Detective Megan Carpenter is no stranger to horrifying crime scenes, but when she arrives at the home of a woman whose body has been brutalized, Megan is shocked to discover that she knows the victim. Monique Delmont helped Megan when she was in danger years ago. And the killer has left a disturbing calling card… two laminated photographs of a sixteen-year-old high school girl – Megan.
Someone is taunting her in the worst way possible and Megan is convinced she knows who is responsible. She just has to find him.
With the help of her new partner, Deputy Ronnie Marsh, Megan begins to unravel the clues that will lead them to the killer including links to three female murder cases from nearly twenty years ago – one of which was Monique’s daughter.
But to protect those closest to her, Megan must continue to hide the dark truth of her past, even if that means lying to her team about her connection to Monique.
When two photographs of a teenage Megan are found at her boyfriend’s place in Snow Creek, she knows the killer is circling and ready to strike again.
Can she get to him before he finds her? And will she pay the ultimate price for trying to keep her terrifying past buried?
I didn’t know this was the third book in a series when I requested it from Netgalley, and for a while I was confused because it felt like the continuation of a series but the recaps were so many and detailed that it also felt like a standalone giving the character her backstory.
I got frustrated with the main character outright lying to everyone around her and withholding vital information in a murder case. I have to be honest and say I didn’t like her very much. She was very egocentric.
My favourite character was Ronnie without a doubt. She is smart and I look forward to her character and role development in future books. And I liked the small town setting.
The story was good and a page turner.
James Chiltern boards the 23:50 sleeper train from London to Edinburgh with two pork pies, six beers and a packet of chocolate digestives. At 23:55 he sends a message to all 158 people in his contacts, telling them that he plans to end his life in the morning. He then switches his phone to flight mode. He’s said goodbye. To him, it’s the end of his story – and time to crack open the biscuits.But across the world, 158 phones are lighting up with a notification. Phones belonging to his mum. His sister. His ex-best friend. The woman who broke his heart. People he’s lost touch with. People he barely knows. And for them, the message is only the beginning of the journey.
Funny and wise, tender and deeply moving, Contacts is a beautiful story about the weight of loneliness, the importance of kindness – and how it’s never too late to reach out.
This is a powerful cautionary tale. James has reached the end of his emotional endurance, feeling insignificant and shunned or forgotten by his friends and family. He decides to end his life and sets off on an overnight train journey to the place he has chosen to die.
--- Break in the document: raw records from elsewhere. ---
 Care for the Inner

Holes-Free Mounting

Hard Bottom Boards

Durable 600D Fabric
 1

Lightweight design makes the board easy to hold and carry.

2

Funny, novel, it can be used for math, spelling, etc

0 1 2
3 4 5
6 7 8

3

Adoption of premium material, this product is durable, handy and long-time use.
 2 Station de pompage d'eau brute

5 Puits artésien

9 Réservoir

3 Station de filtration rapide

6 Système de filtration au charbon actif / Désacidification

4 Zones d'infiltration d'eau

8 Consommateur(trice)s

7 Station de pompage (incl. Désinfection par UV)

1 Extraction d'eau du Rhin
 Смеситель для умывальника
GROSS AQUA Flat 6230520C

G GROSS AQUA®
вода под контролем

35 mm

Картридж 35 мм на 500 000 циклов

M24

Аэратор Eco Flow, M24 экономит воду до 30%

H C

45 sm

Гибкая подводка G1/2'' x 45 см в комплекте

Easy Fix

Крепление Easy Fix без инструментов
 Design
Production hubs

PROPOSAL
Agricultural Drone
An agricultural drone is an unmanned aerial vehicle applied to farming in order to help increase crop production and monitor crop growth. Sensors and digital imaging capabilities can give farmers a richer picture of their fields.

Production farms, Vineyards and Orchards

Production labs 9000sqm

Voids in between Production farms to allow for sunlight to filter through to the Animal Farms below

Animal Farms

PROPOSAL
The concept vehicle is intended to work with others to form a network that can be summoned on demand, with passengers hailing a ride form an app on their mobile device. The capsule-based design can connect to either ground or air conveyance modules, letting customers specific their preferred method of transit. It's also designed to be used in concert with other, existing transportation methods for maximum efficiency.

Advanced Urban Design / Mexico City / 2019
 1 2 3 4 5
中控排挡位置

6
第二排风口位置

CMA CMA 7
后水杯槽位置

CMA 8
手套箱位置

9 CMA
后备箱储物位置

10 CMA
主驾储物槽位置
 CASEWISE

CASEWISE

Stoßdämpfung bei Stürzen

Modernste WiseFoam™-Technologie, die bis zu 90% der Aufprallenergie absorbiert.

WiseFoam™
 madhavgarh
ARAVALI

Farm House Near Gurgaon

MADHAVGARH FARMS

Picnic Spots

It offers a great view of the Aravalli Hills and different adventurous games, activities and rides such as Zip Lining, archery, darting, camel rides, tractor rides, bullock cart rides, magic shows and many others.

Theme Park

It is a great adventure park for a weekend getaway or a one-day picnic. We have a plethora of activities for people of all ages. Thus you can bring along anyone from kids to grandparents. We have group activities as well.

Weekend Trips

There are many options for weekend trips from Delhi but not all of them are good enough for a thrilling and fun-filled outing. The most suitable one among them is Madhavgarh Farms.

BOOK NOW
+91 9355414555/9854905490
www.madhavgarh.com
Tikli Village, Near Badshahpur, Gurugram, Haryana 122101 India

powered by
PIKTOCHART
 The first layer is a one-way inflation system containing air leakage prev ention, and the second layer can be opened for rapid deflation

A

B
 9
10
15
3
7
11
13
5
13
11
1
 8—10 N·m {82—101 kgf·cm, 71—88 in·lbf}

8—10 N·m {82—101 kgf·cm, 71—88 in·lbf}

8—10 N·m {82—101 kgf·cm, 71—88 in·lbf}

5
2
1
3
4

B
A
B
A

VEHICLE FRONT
En route he sends a text message to the 158 contacts on his phone, and then switches it to flight mode so that he doesn’t have to deal with any responses.
From here the story is told from the points of view of his former best friend, his ex-girlfriend, his flatmate, his sister, and his mother as they reflect on their relationships with James and where they may have failed him or done better, interspersed with James reflecting back on the pivotal moments in his life that have brought him to this point. The chapter headers show the clock ticking toward 7.30 a.m. when the train will arrive at its destination, which enhances the sense of urgency.
I can honestly say there were elements to almost every point of view that I could relate to, and some hit close to home in this era of everyone being busy and how easy it is to lose touch with loved ones because we always assume there is more time. As a result I felt emotionally invested in the outcome and sat up to find out how it ended. Which is all I will say as I don’t want to give away the ending.
The afterword by the author sums it up well:
“‘Contacts’ is about the fact that, for all its dangers, the age of instant communication gives us what is basically a superpower … If only we choose to use it.”